La loro caratteristica distintiva è la capacità di collegare ambienti diversi: zone umide, boschi, prati, versanti. Attraverso questi collegamenti naturali, numerose specie possono spostarsi, nutrirsi, riprodursi e trovare rifugio. Per questo motivo i riali secondari vengono definiti anche corridoi ecologici: veri e propri ponti verdi che tengono unito il paesaggio.
Un riale ben conservato ospita una grande varietà di vita: anfibi, insetti acquatici, uccelli, piccoli mammiferi e piante che sfruttano la vicinanza all’acqua per crescere e diffondersi. Inoltre, trasportano sedimenti, materiale organico e semi, contribuendo alla fertilità del suolo e alla qualità dell’acqua.

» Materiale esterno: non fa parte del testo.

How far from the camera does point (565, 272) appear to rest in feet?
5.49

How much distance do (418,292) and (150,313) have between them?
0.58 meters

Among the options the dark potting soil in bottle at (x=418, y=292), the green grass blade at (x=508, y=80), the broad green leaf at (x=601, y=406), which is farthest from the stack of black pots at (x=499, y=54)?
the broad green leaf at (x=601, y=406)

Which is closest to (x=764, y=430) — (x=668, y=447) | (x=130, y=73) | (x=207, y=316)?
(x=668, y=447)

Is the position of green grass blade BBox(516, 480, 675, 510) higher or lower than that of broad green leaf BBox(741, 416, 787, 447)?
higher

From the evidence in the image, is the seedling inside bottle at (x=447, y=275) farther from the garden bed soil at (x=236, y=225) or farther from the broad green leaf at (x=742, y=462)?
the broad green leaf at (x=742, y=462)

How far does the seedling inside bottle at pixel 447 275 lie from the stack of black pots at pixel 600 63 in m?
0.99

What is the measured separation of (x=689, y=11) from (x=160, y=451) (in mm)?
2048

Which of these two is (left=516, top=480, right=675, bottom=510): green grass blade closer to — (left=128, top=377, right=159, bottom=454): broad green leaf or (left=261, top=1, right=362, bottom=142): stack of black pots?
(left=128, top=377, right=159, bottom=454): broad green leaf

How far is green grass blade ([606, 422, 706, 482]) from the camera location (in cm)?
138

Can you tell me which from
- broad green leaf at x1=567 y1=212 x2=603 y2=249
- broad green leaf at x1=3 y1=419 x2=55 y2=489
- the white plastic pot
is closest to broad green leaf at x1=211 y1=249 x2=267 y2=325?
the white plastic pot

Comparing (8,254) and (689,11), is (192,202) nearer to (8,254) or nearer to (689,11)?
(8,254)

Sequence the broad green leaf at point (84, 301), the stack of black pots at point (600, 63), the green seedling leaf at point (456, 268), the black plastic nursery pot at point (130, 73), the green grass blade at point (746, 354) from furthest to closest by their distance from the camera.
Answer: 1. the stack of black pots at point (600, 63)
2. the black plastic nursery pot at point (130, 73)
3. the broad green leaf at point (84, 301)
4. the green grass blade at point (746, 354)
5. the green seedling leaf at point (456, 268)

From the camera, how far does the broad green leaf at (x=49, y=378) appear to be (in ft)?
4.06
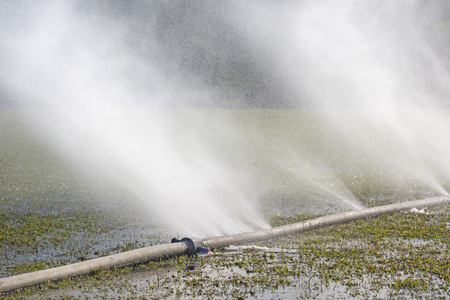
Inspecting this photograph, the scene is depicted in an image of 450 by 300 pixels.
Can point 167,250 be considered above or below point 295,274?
above

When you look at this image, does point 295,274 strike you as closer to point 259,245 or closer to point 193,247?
point 259,245

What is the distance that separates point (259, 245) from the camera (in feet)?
33.7

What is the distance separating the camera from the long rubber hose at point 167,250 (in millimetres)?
7711

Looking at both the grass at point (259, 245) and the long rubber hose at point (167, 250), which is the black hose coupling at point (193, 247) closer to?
the long rubber hose at point (167, 250)

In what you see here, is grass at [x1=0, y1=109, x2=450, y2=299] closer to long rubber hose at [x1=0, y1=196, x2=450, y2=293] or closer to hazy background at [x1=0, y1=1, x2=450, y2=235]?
long rubber hose at [x1=0, y1=196, x2=450, y2=293]

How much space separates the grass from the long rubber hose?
12 cm

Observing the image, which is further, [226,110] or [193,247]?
[226,110]

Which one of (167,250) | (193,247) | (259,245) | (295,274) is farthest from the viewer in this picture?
(259,245)

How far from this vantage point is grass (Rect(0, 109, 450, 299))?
798cm

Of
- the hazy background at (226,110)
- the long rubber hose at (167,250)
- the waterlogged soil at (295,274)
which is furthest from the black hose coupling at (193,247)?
the hazy background at (226,110)

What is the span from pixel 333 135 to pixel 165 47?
38163 millimetres

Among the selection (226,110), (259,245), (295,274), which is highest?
(226,110)

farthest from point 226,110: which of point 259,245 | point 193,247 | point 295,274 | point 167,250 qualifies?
point 295,274

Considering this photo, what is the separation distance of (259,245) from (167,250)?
73.1 inches
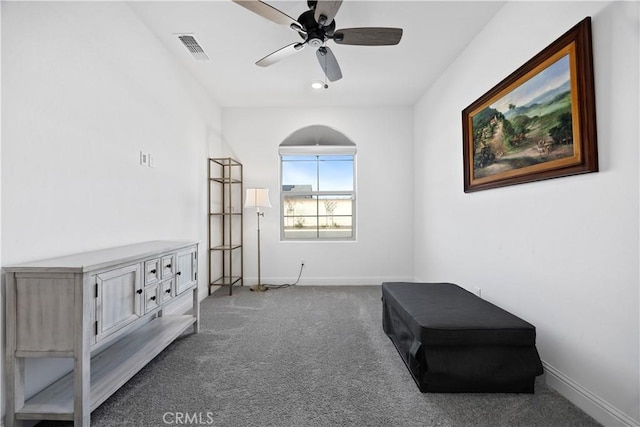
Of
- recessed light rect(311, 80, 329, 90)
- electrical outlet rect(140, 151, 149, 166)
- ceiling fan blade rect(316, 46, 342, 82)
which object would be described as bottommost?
electrical outlet rect(140, 151, 149, 166)

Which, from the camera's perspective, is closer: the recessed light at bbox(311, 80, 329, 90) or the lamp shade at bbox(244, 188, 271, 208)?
the recessed light at bbox(311, 80, 329, 90)

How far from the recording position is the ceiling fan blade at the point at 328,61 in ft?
7.60

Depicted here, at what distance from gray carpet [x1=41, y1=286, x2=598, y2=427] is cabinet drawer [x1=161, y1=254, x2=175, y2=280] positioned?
638 millimetres

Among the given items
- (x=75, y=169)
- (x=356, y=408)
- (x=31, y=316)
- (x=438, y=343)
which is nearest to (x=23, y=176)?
(x=75, y=169)

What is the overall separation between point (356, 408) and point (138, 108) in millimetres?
2700

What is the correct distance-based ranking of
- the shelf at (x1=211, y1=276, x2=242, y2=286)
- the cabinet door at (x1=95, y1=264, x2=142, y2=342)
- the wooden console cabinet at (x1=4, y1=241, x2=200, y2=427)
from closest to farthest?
the wooden console cabinet at (x1=4, y1=241, x2=200, y2=427) < the cabinet door at (x1=95, y1=264, x2=142, y2=342) < the shelf at (x1=211, y1=276, x2=242, y2=286)

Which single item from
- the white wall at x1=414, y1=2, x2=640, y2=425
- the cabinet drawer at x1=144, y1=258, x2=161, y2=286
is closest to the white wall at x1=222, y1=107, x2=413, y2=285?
the white wall at x1=414, y1=2, x2=640, y2=425

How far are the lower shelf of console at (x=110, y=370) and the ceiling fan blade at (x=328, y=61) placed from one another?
248 cm

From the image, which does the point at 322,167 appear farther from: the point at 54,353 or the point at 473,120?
the point at 54,353

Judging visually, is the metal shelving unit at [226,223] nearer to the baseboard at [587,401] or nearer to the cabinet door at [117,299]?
the cabinet door at [117,299]

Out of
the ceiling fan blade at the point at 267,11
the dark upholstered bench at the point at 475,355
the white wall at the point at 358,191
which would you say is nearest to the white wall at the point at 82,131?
the ceiling fan blade at the point at 267,11

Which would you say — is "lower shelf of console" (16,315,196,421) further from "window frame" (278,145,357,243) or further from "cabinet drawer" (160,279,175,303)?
"window frame" (278,145,357,243)

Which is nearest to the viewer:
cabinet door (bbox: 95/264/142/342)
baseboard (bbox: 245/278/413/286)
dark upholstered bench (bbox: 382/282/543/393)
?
cabinet door (bbox: 95/264/142/342)

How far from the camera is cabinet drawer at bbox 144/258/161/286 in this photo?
183cm
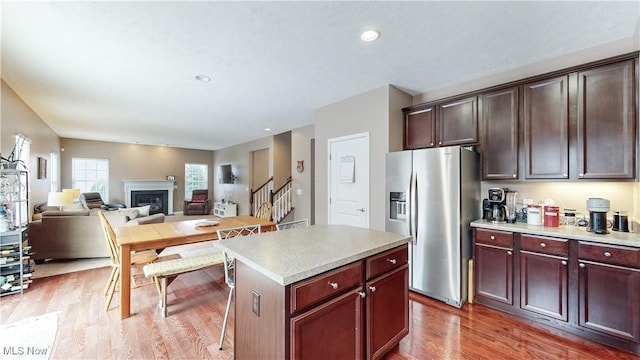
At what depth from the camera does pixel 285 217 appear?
6.64 m

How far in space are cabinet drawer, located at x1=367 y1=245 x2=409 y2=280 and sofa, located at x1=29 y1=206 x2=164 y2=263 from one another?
3935 mm

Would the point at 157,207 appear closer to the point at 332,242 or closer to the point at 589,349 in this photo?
the point at 332,242

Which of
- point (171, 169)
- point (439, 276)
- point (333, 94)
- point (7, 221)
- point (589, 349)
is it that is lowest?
point (589, 349)

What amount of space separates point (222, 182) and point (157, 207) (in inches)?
95.4

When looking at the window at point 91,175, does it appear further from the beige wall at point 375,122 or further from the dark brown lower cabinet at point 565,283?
the dark brown lower cabinet at point 565,283

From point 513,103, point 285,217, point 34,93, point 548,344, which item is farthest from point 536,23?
point 34,93

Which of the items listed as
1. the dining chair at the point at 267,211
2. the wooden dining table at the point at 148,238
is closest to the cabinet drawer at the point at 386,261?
the wooden dining table at the point at 148,238

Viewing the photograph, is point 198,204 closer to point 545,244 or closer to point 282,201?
point 282,201

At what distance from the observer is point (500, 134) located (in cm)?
282

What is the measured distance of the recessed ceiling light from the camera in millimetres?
2232

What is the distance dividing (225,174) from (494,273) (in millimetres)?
8608

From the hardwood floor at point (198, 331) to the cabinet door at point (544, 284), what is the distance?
180 millimetres

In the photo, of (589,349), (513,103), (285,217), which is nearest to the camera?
(589,349)

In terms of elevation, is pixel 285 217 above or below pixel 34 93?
below
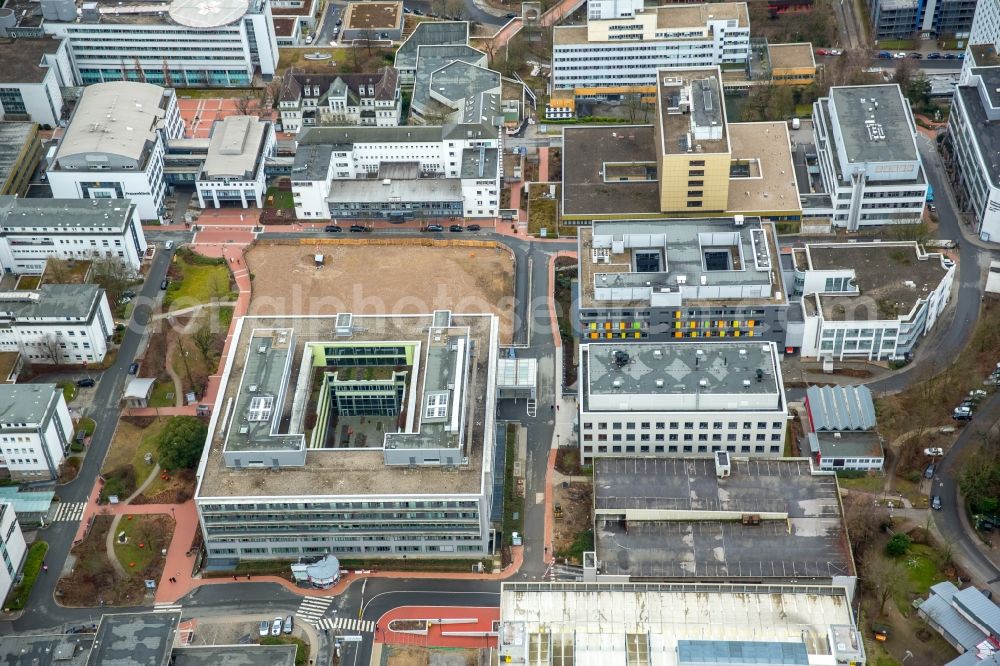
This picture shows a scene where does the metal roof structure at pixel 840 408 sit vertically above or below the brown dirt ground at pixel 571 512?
above

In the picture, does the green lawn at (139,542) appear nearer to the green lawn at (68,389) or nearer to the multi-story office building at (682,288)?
the green lawn at (68,389)

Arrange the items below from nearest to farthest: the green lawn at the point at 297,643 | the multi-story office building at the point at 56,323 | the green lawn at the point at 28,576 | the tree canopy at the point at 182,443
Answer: the green lawn at the point at 297,643, the green lawn at the point at 28,576, the tree canopy at the point at 182,443, the multi-story office building at the point at 56,323

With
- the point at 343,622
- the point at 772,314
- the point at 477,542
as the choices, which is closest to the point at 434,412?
the point at 477,542

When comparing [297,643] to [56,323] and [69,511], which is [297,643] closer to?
[69,511]

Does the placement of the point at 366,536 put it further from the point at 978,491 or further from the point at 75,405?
the point at 978,491

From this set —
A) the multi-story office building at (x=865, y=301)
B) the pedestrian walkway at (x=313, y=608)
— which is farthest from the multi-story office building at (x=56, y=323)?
the multi-story office building at (x=865, y=301)

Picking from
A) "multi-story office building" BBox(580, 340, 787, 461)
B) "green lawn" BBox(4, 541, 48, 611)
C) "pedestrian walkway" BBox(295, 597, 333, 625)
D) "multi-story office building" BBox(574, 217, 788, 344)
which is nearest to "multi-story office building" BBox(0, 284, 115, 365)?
"green lawn" BBox(4, 541, 48, 611)
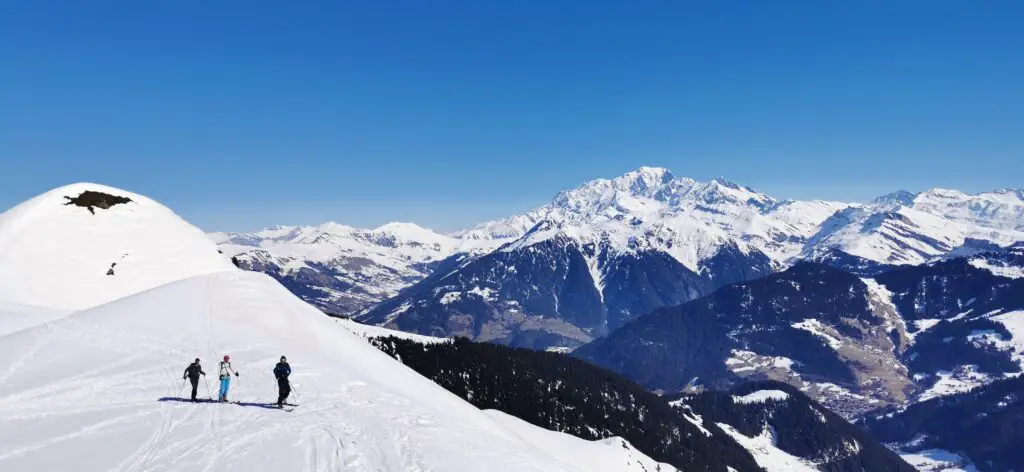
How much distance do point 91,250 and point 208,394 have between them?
55.5 metres

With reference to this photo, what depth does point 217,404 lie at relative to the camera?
3444 centimetres

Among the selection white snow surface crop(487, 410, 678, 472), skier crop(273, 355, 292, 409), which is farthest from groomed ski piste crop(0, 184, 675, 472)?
white snow surface crop(487, 410, 678, 472)

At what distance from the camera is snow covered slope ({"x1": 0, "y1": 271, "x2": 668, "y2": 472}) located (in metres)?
27.2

I riali contribuiscono alla circolazione dell’acqua e dei nutrienti tra versanti, pianure e zone umide, mantenendo attivi i processi ecologici locali.
Lo sapevi che… più spazio diamo al fiume, meno danni può fare? Le aree di esondazione controllata, come le golene, permettono all’acqua di rallentare, spargersi e rigenerare il paesaggio, anziché distruggerlo. Un bel esempio che combina la protezione contro le piene con la riqualifica ambientale.